Thursday, July 21, 2011

Savaterre (Beechworth)

The drive up to Savaterre is the kind you picture when imagining a special vineyard (maybe you don’t imagine special vineyards or driving up to them, but as a wine tragic it’s a regular day dream of mine). Off the main road you take a left onto a steep dirt track that heads up for a 100 metres or so to the top of a hill, from which you get a glimpse of a pretty special panorama. You then continue along an undulating road for a few more hundred metres, until arriving at the winery and vineyard, where you are presented with a commanding view of the hilly surrounds, including site of the snow-capped Australian Alps in the distance. It almost feels like a Piemonte vista (in a very Australian way). Rather than Nebbiolo, however, it is Pinot Noir and Chardonnay that do the talking here.

Keppel Smith, owner and winemaker, was actually a policeman in the suburb I grew up in as a kid in Sydney. I was a pretty well behaved kid, however, and Lane Cove is a pretty safe and uneventful suburb, so our paths had not crossed until my visit to Savaterre.

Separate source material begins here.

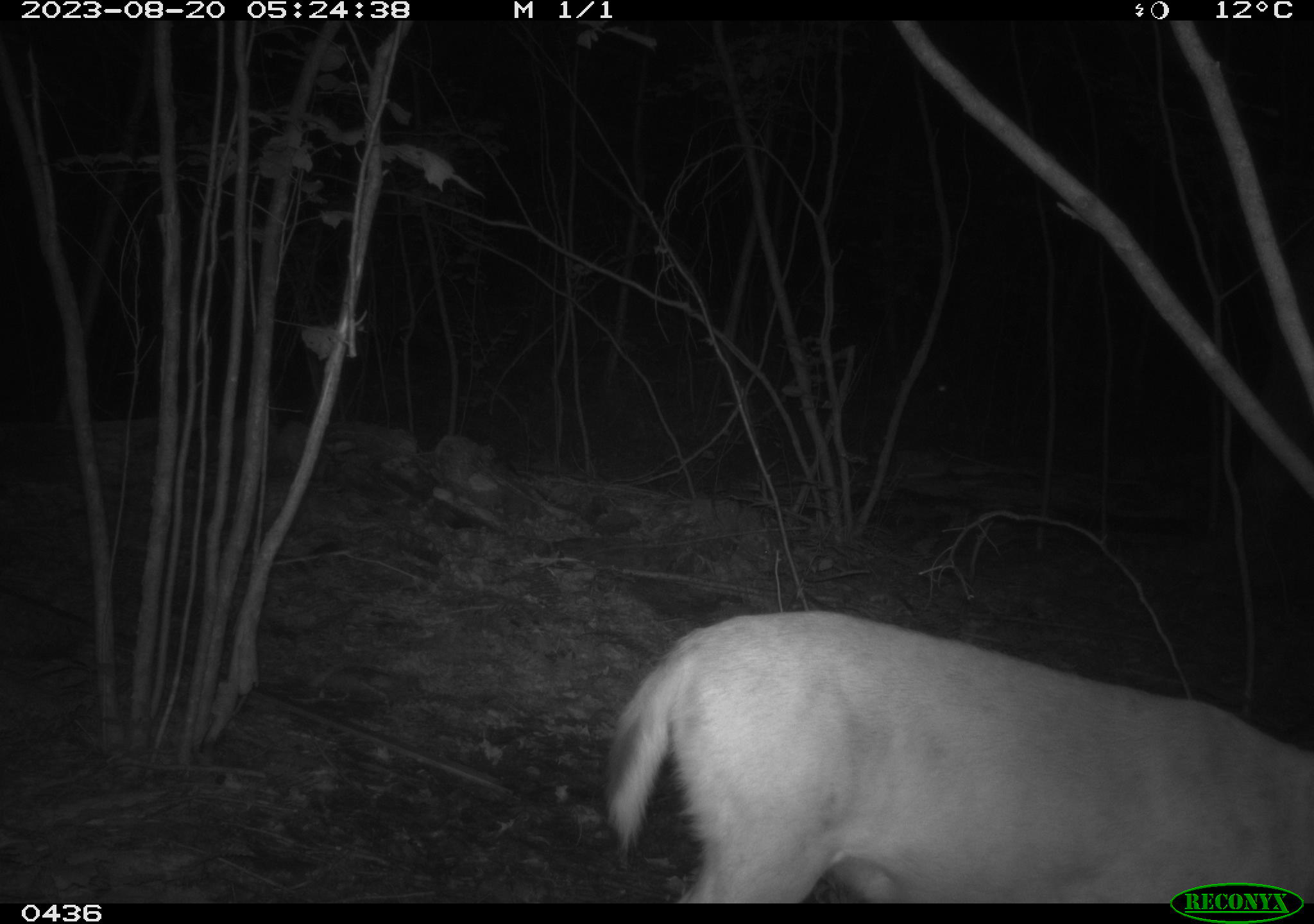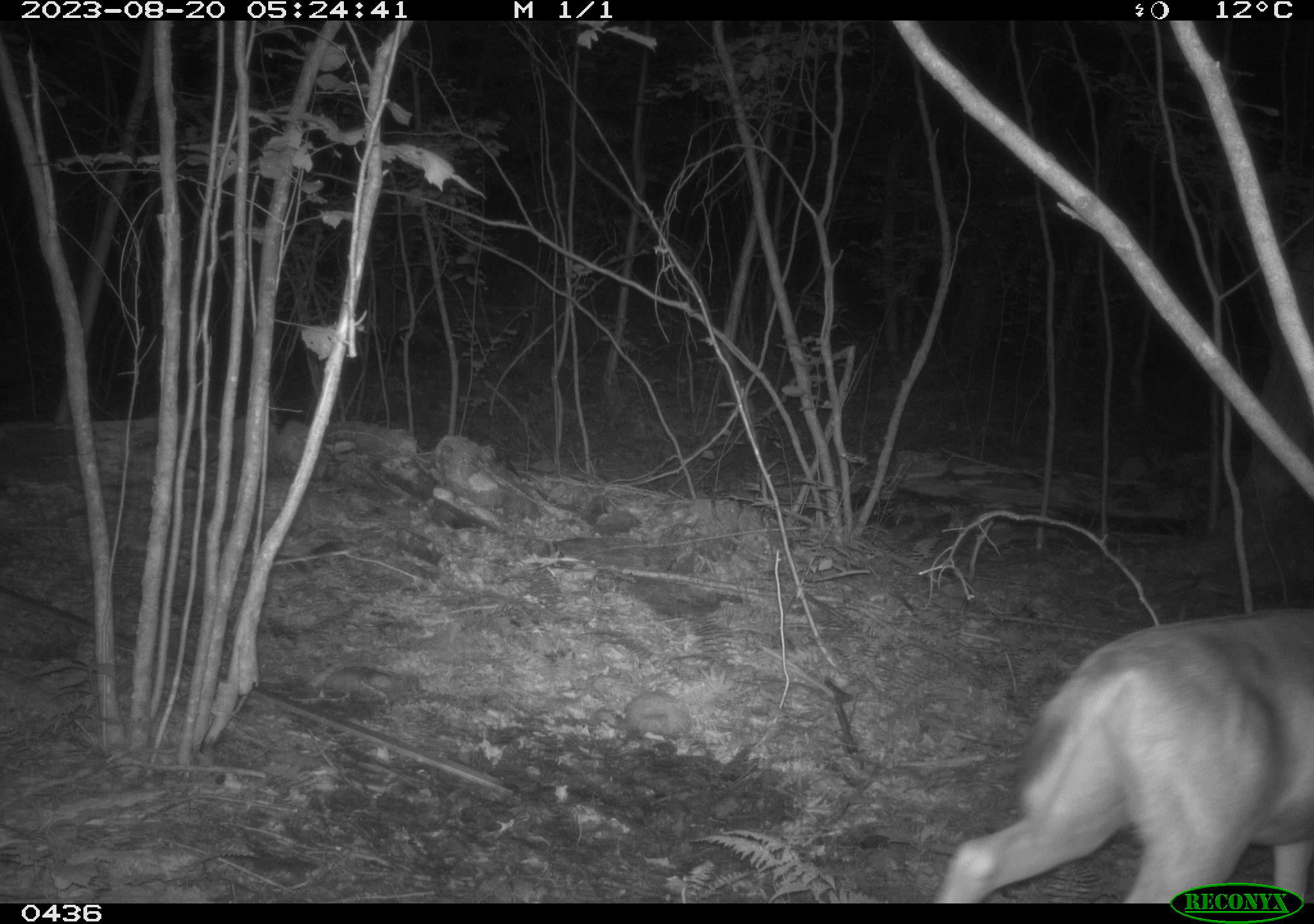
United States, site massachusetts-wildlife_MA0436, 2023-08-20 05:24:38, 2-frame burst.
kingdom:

In leaving Sydney and pursuing his wine dream, Smith engaged in a search across Australian wine regions for the perfect site to grow Pinot and Chardonnay. In overlaying a soil map with a topographic map, he found his mark in Beechworth. A cool, elevated, south facing site, sitting on buckshot gravel. The land itself had also been been sought out by other winemakers, however, the farmer there had not been willing to leave. Smith, however, managed to convince the farmer to sell his site by letting him keep a corner of the land on which he could continue to run some animals. And so the land was acquired and the Savaterre vineyard planted in 1996, with the first wines being produced from the 2000 vintage.

Since that time both the Chardonnay and Pinot Noir have built up formidable reputations, with the Chardonnay having recently been added to the Langton’s classification. While there I tried the 2008 vintage of both wines.

The 08 Chardonnay is a good’un. It’s powerful, yet refined. Rich yet textural. It has a lovely nuttiness and excellent length. In the current debate about “natural” wine and levels of winemaker intervention, Smith’s approach is very much one of minimal intervention (without wanting to wear the “natural” tag). A part of that approach is allowing his Chardonnay to run its natural course through 100% malolactic fermentation. He posits that anything less than 100% Malo is interventionist and a move away from a natural expression of site and grape. It’s a view I’m inclined to agree with.

The 08 Pinot is equally impressive. I tried it while at Savaterre and then also had it over a couple of nights once home. It’s made with 100% whole bunch, and results in a beautifully aromatic Pinot Noir. It smells of cherry, five spice, a hint of sweet oak, and some lovely dried herbs. It’s savoury and structured on the palate, with a lovely sense of texture. Without food it might almost appear too savoury and a touch stalky, but with some duck breast it just drinks beautifully. It’s a Pinot that demands good food. There’s some good drive and intensity through the mid-palate, before delivering a long finish. Fine tannins and acidity are all nicely integrated. It’s probably 3-5 years from drinking at its peak, and cork permitting, should age for a number of years after that.

A beautiful site, a winemaker committed to expressing that site, and two very impressive wines. Great stuff.